From Monday, nurses will undertake temperature testing at all Parliament House entrances. Anyone with Covid symptoms are being reminded to remain at home and follow ACT Health advice.
And those attending the building as essential workers are being asked to check for official ACT government COVID-19 updates, including exposure sites lists, prior to arrival and throughout the day.
The presiding officers say entry to the building will be taken as confirmation that a worker has fully complied with their advice.
While not sitting this week, and being closed to the public as part of a building lockdown, Parliament has been operating with significantly reduced staffing levels as an essential workplace.

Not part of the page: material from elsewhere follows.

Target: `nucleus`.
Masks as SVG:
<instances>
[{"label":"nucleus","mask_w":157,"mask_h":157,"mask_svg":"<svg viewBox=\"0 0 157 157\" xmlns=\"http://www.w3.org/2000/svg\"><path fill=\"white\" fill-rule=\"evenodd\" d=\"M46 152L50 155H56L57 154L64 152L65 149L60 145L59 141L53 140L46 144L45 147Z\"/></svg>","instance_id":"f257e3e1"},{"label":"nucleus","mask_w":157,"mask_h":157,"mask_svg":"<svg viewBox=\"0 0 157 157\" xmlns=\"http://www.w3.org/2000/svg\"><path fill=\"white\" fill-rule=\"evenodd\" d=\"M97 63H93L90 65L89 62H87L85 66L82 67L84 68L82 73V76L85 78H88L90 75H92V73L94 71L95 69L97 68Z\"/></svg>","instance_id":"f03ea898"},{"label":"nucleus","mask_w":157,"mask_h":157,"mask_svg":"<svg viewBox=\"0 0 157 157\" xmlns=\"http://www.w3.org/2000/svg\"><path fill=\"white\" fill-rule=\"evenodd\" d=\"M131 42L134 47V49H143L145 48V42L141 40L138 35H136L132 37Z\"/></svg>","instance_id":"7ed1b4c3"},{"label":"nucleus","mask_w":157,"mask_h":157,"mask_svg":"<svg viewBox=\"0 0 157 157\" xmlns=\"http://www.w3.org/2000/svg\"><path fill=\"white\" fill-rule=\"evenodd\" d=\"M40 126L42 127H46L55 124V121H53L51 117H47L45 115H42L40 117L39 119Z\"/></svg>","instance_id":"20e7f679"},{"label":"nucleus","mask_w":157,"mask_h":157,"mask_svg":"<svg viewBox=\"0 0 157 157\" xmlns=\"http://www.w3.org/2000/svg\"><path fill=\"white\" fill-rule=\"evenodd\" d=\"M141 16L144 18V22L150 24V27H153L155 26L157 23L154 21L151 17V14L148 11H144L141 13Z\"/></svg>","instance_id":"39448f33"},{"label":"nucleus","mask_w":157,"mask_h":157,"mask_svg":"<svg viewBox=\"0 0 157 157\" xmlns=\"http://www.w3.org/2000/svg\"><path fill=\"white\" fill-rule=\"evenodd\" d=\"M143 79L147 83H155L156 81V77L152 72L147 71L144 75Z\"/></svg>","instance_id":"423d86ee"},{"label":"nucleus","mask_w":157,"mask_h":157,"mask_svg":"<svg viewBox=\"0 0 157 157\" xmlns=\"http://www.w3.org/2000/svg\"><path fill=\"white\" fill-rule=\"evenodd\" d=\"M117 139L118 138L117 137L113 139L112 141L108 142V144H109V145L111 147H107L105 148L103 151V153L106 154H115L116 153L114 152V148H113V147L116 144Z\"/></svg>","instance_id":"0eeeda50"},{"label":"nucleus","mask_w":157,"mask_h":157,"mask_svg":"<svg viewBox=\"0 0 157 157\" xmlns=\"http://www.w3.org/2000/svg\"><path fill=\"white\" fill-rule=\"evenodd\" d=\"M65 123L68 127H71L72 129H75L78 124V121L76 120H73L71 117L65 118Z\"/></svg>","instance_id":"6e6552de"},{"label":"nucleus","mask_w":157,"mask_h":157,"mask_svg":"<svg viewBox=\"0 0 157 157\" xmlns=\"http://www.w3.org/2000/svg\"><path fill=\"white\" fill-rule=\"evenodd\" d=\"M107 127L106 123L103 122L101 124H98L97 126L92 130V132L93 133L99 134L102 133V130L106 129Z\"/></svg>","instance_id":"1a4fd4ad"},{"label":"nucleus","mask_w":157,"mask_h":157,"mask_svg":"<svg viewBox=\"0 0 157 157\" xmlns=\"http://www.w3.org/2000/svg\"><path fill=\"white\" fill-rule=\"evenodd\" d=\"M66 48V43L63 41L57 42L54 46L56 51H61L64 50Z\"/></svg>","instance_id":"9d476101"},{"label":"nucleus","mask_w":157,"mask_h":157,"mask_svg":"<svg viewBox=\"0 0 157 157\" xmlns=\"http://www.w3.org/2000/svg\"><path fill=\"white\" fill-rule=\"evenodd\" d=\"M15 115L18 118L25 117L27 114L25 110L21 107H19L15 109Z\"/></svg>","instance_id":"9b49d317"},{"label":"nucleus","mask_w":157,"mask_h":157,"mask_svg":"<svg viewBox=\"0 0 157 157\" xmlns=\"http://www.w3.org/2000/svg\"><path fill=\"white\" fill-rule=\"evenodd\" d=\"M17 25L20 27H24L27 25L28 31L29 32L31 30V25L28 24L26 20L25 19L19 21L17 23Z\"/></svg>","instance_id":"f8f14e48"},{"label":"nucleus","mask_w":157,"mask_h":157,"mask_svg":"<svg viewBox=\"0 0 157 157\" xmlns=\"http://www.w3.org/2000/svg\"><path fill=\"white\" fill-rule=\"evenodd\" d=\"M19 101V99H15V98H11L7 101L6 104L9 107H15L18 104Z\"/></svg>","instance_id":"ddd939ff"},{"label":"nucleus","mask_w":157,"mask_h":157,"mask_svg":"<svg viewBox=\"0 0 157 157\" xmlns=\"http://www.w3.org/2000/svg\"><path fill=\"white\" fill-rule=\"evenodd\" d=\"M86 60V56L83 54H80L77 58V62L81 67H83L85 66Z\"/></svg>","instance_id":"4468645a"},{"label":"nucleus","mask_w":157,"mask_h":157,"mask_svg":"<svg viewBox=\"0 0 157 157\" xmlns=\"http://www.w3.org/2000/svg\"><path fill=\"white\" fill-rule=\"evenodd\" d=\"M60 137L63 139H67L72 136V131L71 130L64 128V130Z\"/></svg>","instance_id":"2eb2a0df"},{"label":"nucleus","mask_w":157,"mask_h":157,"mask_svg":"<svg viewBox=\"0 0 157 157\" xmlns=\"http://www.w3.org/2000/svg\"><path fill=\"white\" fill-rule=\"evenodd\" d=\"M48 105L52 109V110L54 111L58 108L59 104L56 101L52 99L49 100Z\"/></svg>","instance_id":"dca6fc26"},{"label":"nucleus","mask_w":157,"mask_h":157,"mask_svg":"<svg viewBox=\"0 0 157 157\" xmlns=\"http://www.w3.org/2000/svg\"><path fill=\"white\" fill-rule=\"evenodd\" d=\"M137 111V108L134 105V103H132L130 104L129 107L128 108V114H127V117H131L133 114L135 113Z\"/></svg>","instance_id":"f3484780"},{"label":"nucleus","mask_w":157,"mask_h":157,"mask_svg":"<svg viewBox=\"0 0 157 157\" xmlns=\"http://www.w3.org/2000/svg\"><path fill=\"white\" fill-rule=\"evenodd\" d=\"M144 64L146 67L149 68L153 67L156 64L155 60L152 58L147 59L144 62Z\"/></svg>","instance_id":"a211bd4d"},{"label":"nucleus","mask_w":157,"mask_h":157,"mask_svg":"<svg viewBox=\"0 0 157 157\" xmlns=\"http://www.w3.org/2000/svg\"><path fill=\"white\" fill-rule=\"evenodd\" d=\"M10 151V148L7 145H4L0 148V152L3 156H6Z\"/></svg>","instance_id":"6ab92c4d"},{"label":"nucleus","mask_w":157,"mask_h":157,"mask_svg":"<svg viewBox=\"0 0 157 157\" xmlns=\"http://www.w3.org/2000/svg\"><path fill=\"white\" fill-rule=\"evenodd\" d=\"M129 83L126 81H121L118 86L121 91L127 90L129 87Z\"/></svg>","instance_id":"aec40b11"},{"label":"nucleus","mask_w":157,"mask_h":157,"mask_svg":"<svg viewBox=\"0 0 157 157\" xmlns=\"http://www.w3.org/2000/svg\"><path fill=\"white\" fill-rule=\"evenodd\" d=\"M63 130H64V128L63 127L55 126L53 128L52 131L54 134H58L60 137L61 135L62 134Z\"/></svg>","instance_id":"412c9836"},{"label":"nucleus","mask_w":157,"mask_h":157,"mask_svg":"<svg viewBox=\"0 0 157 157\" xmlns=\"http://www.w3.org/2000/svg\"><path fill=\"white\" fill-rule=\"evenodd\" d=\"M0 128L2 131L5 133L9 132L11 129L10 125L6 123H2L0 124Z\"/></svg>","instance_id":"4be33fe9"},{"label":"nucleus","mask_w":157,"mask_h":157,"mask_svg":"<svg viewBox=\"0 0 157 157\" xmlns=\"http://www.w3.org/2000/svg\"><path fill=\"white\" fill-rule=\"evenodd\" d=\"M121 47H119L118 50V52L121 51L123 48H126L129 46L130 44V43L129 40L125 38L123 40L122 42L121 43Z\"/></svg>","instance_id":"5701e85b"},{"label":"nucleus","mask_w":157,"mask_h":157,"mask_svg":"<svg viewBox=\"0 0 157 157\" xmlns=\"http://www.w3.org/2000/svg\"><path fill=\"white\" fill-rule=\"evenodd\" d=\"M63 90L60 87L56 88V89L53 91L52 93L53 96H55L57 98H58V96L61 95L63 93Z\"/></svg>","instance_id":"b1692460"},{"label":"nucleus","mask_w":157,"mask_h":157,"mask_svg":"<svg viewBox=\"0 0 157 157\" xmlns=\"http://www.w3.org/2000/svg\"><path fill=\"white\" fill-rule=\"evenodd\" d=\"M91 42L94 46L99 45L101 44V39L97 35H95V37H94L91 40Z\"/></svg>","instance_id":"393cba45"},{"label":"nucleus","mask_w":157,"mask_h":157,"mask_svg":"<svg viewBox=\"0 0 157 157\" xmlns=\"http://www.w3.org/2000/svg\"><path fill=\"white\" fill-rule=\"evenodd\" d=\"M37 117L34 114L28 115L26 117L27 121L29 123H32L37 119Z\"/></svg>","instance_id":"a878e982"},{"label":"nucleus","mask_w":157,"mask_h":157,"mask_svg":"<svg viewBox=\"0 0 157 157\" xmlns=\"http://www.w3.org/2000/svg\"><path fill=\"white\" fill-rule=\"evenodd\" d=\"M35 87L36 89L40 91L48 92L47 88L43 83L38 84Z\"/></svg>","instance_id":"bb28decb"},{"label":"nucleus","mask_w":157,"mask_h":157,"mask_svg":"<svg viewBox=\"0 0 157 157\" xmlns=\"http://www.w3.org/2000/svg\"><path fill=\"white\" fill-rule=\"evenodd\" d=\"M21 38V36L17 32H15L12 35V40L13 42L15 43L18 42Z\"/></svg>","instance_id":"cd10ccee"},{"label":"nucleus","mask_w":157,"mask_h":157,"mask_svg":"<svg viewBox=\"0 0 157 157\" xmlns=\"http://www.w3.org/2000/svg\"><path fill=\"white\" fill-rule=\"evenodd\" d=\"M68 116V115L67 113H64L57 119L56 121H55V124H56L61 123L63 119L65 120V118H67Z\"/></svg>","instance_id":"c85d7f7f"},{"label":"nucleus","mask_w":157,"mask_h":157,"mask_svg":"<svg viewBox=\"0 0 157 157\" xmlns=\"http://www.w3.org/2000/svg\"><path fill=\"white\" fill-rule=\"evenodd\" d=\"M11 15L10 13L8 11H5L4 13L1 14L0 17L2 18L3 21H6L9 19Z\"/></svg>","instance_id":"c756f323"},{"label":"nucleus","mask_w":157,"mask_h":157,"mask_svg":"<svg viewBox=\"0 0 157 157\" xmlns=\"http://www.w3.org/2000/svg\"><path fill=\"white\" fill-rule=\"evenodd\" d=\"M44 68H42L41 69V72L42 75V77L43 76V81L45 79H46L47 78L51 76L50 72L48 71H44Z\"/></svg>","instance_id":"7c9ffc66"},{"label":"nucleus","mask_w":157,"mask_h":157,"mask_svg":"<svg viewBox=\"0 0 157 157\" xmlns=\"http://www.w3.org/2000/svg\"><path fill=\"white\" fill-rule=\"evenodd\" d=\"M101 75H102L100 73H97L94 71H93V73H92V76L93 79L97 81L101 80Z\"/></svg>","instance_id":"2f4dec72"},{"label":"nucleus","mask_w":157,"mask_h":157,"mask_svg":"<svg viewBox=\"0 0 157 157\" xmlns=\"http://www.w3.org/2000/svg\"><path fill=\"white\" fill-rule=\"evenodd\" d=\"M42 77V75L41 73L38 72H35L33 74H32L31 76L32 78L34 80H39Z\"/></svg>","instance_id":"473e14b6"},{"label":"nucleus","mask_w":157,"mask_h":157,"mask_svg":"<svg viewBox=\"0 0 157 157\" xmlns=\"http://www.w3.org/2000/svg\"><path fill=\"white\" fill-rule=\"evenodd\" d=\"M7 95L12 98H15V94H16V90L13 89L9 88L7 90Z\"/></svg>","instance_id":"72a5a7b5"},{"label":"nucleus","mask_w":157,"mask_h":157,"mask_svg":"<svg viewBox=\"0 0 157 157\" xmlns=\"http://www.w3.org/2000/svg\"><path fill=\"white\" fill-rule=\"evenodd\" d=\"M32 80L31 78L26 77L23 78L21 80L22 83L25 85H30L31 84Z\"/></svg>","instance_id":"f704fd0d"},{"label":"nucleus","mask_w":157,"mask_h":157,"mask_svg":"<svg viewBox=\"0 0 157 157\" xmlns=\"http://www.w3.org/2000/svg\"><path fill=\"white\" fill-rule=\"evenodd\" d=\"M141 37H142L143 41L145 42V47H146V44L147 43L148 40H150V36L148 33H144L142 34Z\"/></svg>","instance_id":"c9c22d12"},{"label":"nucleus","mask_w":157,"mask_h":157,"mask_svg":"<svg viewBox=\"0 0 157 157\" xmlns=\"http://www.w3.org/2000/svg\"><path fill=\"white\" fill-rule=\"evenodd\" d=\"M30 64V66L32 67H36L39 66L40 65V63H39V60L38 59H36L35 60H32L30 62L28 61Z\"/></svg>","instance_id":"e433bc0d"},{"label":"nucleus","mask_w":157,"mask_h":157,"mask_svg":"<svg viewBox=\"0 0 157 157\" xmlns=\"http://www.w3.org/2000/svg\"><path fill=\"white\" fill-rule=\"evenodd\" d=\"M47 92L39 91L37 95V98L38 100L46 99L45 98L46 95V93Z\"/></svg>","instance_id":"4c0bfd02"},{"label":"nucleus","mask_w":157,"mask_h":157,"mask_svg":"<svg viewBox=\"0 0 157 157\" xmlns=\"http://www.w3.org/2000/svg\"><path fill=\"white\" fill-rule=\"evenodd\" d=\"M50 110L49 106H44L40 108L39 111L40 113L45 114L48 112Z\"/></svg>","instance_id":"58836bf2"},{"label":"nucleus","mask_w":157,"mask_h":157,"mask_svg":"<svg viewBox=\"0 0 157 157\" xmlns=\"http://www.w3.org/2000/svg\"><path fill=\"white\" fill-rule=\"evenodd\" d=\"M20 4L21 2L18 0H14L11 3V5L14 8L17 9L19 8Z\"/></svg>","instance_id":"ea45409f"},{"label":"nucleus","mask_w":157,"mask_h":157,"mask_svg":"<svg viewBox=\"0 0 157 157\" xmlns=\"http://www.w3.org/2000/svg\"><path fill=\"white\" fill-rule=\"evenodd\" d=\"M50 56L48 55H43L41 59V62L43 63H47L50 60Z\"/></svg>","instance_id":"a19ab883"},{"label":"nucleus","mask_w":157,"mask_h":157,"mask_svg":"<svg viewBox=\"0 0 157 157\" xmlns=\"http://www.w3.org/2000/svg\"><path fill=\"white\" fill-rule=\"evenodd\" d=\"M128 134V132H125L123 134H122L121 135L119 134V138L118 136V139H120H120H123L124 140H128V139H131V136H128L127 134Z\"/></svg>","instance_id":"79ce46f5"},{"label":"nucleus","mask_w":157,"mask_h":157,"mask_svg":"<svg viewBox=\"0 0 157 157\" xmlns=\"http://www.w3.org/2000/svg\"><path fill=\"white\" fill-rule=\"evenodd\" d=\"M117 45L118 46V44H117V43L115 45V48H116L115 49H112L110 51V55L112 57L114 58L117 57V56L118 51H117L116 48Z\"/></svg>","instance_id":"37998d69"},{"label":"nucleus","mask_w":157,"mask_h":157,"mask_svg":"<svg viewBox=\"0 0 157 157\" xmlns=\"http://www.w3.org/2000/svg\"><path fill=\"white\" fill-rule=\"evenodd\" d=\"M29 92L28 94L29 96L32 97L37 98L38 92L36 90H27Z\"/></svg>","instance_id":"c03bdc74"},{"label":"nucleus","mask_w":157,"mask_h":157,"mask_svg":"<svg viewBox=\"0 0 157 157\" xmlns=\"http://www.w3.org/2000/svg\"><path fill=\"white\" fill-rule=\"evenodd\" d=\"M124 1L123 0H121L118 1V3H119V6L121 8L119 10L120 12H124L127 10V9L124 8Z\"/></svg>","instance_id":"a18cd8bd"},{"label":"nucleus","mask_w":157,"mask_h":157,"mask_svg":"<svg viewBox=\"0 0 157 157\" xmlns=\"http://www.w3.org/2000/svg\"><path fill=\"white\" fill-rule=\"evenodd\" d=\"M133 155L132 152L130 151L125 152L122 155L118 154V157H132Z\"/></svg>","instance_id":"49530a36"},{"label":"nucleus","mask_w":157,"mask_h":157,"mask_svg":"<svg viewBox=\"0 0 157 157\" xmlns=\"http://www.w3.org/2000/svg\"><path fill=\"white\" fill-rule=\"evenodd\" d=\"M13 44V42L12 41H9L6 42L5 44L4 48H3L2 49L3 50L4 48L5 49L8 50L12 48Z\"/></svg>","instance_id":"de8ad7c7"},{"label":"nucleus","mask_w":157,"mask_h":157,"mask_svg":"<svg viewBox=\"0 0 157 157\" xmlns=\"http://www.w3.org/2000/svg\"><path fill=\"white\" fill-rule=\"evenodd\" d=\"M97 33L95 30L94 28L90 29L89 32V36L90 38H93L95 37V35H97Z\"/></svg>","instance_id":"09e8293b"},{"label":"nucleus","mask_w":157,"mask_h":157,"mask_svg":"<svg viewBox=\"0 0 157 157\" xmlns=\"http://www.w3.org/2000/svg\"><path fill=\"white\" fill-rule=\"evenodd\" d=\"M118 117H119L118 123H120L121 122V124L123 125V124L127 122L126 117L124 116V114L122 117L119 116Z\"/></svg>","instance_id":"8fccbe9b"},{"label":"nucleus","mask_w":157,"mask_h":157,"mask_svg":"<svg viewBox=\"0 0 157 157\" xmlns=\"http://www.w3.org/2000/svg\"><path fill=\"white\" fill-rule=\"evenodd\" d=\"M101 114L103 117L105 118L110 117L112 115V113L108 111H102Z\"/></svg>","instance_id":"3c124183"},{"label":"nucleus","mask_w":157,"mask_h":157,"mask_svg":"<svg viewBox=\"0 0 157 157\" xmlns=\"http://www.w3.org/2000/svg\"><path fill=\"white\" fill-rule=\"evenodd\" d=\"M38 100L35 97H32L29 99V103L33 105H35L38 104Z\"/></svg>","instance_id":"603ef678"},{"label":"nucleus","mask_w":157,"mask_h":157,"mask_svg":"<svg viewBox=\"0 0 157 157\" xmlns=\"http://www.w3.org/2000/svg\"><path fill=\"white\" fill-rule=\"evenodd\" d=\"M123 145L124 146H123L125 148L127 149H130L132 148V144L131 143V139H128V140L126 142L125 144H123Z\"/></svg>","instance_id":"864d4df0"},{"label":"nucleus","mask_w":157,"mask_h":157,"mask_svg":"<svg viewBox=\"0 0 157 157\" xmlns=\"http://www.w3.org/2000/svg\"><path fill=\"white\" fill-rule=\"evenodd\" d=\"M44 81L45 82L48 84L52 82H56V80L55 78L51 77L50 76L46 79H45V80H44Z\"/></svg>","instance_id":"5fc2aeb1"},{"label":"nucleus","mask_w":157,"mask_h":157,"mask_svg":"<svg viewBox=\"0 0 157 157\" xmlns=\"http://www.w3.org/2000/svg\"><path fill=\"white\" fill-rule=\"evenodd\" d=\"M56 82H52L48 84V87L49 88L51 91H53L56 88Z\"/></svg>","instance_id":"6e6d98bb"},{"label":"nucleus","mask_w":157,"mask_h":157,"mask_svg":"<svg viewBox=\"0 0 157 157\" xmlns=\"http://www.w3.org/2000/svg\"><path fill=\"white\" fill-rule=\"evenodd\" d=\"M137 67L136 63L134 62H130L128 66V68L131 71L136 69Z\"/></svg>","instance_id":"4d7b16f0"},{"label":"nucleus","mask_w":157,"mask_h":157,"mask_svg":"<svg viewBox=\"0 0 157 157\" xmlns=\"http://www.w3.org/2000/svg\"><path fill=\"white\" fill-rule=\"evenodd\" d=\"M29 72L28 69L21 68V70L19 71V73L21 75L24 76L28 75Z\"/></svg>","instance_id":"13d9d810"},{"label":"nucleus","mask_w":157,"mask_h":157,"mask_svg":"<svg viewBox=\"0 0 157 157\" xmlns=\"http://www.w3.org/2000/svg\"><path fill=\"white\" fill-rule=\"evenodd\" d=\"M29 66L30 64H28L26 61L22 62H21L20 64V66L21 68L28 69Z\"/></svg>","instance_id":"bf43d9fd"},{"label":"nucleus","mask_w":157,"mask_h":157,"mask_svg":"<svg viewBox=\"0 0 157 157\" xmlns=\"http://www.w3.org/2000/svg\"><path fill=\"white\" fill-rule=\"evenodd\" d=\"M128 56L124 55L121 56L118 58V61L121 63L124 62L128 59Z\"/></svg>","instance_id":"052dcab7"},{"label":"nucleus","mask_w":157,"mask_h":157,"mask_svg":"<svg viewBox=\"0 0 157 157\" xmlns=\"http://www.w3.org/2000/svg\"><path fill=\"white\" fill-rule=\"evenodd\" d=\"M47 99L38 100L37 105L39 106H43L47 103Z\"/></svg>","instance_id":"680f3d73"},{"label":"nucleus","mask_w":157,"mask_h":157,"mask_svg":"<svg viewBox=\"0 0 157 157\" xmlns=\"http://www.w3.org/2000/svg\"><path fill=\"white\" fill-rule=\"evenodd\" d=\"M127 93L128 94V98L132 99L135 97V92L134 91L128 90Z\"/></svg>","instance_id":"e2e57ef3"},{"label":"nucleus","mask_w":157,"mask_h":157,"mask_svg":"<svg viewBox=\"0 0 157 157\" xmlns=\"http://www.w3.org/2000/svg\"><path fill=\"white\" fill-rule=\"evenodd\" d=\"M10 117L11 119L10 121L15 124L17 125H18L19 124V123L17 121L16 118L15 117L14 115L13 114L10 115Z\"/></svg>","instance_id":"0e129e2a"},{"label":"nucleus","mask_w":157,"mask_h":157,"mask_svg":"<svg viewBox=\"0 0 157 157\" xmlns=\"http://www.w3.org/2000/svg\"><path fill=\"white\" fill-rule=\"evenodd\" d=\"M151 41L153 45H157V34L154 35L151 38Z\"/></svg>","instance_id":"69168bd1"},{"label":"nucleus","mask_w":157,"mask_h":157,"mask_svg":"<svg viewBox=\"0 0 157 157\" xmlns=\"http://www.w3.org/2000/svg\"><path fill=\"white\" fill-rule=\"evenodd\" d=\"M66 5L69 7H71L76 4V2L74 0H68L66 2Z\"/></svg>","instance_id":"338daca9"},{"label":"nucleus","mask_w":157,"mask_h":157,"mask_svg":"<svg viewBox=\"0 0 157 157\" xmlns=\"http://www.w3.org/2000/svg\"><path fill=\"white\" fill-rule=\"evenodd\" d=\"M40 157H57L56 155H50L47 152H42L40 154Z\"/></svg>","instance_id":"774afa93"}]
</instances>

Out of concern that a sitting period could turn into a COVID-19 super-spreader event, the measures imposed on the building pre-date the ACT lockdown and have been more strict than required under ACT guidelines.
ACT Chief Minister Andrew Barr had asked that parliament not sit, given the territory's growing number of cases and lockdown.
"My preference would be that they don't, unless they absolutely had to. And if they did, it would need to be very minimal sitting and absolutely Covid-safe," he said earlier this week.
"But my starting point would be now is probably not the time for the Federal Parliament to return."